There are at least two types of medullary cystic kidney disease, and kidney failure develops between ages 30 and 70. NPH occurs in young children and is frequently due to autosomal recessive inheritance. NPH occurs during childhood and progresses to renal failure before the age of 20 years. NPH may be associated with non-kidney features, while MCKD is limited to the kidneys. NPH occurs in young children and is usually due to autosomal recessive inheritance. These people may have developed the gene defect as a new mutation (the gene becomes abnormal for no apparent reason).

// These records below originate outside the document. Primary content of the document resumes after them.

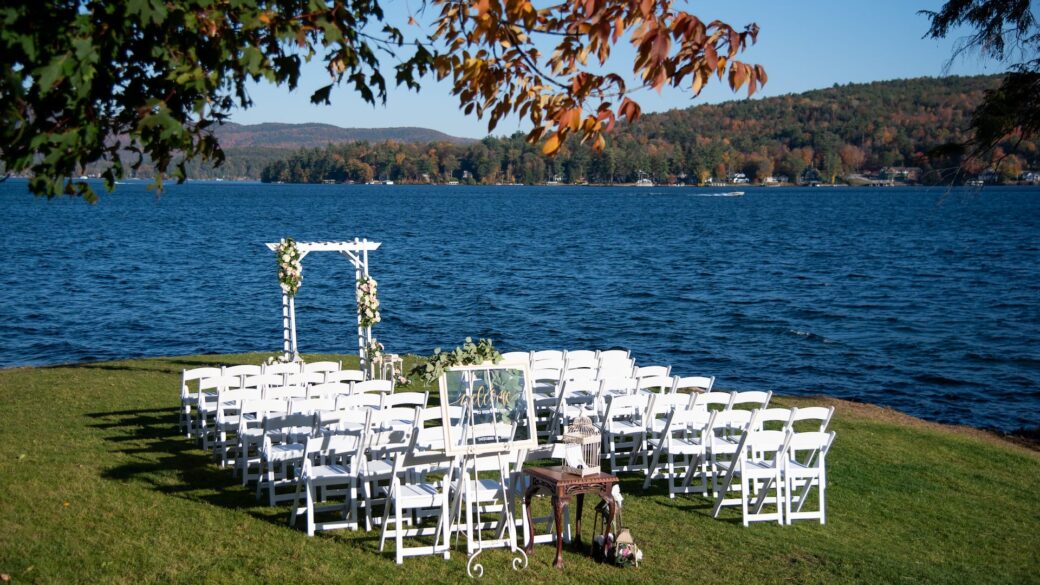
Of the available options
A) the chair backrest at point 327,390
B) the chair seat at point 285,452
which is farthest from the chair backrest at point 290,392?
the chair seat at point 285,452

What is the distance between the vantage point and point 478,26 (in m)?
5.28

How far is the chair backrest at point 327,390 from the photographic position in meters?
11.1

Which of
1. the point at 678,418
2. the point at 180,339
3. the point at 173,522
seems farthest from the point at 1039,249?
the point at 173,522

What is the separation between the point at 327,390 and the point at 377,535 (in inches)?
119

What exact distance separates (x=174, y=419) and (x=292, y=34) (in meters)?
9.13

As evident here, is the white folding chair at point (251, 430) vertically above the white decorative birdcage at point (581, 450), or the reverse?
the white decorative birdcage at point (581, 450)

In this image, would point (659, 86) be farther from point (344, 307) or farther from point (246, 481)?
point (344, 307)

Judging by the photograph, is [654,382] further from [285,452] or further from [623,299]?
[623,299]

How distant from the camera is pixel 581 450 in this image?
7.96m

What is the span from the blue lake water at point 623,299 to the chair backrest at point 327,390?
19.8ft

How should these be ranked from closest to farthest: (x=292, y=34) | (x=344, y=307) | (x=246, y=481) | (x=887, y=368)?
1. (x=292, y=34)
2. (x=246, y=481)
3. (x=887, y=368)
4. (x=344, y=307)

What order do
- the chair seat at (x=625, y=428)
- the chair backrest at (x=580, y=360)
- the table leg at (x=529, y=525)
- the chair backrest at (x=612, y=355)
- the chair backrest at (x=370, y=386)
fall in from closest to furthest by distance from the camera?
the table leg at (x=529, y=525)
the chair backrest at (x=370, y=386)
the chair seat at (x=625, y=428)
the chair backrest at (x=580, y=360)
the chair backrest at (x=612, y=355)

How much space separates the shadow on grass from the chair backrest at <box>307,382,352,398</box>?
3.82 ft

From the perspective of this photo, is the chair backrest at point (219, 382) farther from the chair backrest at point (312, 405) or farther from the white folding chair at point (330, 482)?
the white folding chair at point (330, 482)
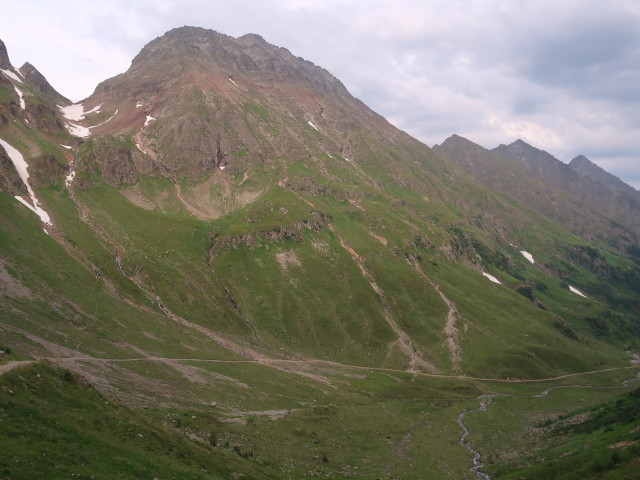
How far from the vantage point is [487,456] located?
72562 millimetres

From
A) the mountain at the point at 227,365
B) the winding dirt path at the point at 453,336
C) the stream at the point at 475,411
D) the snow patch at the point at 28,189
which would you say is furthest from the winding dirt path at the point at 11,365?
the winding dirt path at the point at 453,336

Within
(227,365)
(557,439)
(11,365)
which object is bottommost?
(557,439)

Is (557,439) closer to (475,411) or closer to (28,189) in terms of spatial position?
(475,411)

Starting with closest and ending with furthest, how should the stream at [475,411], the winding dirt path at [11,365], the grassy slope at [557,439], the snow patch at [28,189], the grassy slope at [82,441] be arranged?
the grassy slope at [82,441], the winding dirt path at [11,365], the grassy slope at [557,439], the stream at [475,411], the snow patch at [28,189]

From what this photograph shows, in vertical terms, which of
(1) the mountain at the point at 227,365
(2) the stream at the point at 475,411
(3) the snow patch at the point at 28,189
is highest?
(3) the snow patch at the point at 28,189

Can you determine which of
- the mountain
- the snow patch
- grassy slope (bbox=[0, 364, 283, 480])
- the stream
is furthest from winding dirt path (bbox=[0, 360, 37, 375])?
the snow patch

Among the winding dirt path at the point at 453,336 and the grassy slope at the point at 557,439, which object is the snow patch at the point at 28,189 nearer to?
the grassy slope at the point at 557,439

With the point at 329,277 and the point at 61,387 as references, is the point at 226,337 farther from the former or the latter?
the point at 61,387

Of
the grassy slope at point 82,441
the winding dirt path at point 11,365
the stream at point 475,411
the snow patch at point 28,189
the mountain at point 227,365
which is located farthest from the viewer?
the snow patch at point 28,189

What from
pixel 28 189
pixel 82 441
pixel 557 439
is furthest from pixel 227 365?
pixel 28 189

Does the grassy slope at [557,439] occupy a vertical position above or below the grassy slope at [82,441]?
below

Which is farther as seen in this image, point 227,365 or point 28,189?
point 28,189

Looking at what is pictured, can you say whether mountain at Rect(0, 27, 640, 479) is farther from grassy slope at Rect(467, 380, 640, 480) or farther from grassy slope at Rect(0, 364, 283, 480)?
grassy slope at Rect(467, 380, 640, 480)

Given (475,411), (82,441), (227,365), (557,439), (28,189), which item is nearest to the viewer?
(82,441)
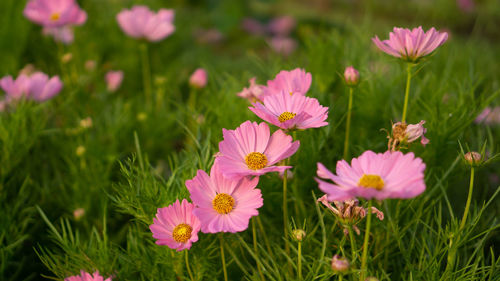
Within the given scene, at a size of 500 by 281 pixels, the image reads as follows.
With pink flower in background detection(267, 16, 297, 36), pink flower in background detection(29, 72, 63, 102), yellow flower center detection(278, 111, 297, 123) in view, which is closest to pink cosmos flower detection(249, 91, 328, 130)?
yellow flower center detection(278, 111, 297, 123)

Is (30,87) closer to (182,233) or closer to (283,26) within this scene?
(182,233)

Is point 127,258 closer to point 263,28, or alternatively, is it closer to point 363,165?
point 363,165

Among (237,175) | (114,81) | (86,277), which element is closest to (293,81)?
(237,175)

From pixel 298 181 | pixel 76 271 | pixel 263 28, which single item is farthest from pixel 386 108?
pixel 263 28

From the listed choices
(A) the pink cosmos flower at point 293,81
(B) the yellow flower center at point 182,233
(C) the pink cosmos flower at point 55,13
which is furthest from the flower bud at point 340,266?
(C) the pink cosmos flower at point 55,13

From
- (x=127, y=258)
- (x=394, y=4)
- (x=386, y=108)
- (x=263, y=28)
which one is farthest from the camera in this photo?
(x=394, y=4)

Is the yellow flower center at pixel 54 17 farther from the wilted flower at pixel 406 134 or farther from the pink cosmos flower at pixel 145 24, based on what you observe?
the wilted flower at pixel 406 134
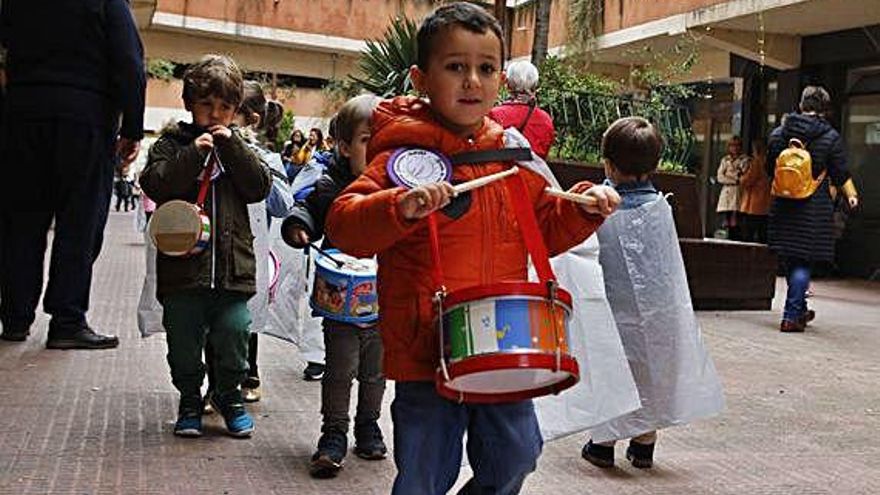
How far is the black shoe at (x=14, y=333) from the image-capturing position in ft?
22.0

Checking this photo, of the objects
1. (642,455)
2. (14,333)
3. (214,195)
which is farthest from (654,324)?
(14,333)

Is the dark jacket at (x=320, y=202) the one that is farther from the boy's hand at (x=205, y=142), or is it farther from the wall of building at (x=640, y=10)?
the wall of building at (x=640, y=10)

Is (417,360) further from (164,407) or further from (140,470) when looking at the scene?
(164,407)

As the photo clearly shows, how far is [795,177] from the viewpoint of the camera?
31.8 ft

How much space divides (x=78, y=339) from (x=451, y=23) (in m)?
4.40

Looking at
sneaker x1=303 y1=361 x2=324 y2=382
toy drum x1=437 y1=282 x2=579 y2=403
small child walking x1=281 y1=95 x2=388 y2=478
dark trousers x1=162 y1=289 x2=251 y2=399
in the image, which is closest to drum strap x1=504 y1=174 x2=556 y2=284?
toy drum x1=437 y1=282 x2=579 y2=403

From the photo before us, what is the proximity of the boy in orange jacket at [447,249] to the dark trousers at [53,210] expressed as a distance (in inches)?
157

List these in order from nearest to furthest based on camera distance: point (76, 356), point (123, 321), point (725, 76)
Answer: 1. point (76, 356)
2. point (123, 321)
3. point (725, 76)

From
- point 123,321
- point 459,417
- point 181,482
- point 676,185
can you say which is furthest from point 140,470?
point 676,185

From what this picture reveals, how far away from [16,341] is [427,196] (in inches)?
190

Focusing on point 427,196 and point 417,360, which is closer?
point 427,196

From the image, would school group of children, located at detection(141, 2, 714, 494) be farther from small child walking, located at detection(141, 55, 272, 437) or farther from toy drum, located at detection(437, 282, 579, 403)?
small child walking, located at detection(141, 55, 272, 437)

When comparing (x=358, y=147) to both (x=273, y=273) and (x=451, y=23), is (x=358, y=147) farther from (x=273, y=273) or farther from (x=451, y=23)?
(x=451, y=23)

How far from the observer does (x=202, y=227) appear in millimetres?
4520
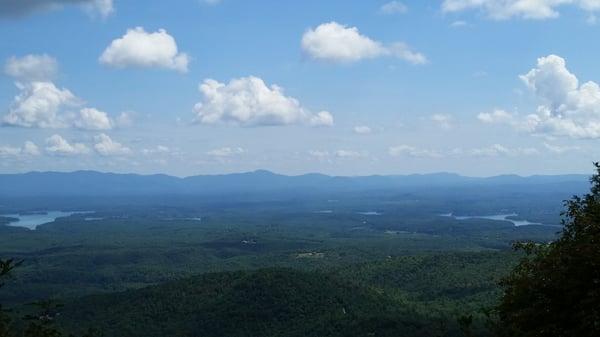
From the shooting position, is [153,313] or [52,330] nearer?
[52,330]

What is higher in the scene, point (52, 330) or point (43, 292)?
point (52, 330)

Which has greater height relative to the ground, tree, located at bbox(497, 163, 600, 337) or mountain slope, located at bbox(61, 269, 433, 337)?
tree, located at bbox(497, 163, 600, 337)

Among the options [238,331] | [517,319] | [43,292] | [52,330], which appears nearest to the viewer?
[52,330]

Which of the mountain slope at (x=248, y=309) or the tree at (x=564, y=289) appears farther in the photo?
the mountain slope at (x=248, y=309)

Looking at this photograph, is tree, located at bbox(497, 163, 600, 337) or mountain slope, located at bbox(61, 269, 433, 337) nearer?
tree, located at bbox(497, 163, 600, 337)

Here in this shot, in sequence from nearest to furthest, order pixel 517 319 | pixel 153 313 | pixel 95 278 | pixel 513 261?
pixel 517 319
pixel 153 313
pixel 513 261
pixel 95 278

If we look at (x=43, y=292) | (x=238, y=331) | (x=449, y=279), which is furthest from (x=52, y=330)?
(x=43, y=292)

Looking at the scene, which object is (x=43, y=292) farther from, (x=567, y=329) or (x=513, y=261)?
(x=567, y=329)

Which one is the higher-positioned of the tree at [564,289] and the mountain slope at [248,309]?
the tree at [564,289]
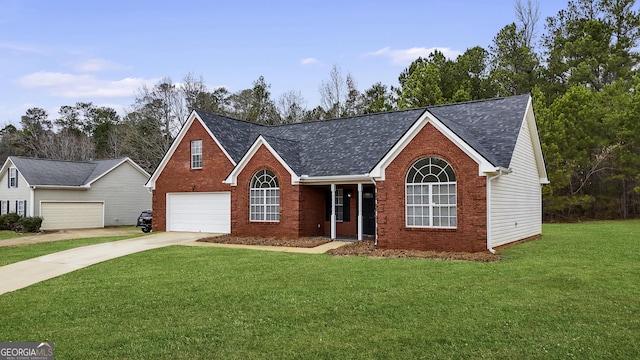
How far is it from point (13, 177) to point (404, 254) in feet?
92.0

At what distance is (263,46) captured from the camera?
77.9 feet

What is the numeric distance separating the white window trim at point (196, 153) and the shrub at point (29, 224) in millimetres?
10438

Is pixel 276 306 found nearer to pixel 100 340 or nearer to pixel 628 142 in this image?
pixel 100 340

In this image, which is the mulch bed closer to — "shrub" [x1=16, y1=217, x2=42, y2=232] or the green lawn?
the green lawn

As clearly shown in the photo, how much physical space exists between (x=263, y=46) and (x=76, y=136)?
4225cm

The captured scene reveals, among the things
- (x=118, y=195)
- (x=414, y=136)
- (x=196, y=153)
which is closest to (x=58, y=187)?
(x=118, y=195)

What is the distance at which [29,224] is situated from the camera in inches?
1014

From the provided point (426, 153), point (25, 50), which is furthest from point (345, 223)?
point (25, 50)

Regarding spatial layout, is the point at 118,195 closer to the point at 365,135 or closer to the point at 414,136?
the point at 365,135

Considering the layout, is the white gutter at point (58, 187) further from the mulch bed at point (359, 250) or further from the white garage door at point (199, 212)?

MCKD occurs in older patients and is transmitted in an autosomal dominant pattern. There is no cure for this disease. At first, treatment focuses on controlling symptoms, reducing complications, and slowing the progression of the disease. When kidney failure occurs, dialysis or kidney transplantation is needed. Surgery to remove a kidney may be needed if chronic abdominal pain occurs. It has excellent results. Kidney infections are common and are treated with antibiotics. Large daily intake of fluids and salt (sodium) is needed to compensate for the excessive excretion of sodium and the production of large volumes of dilute urine.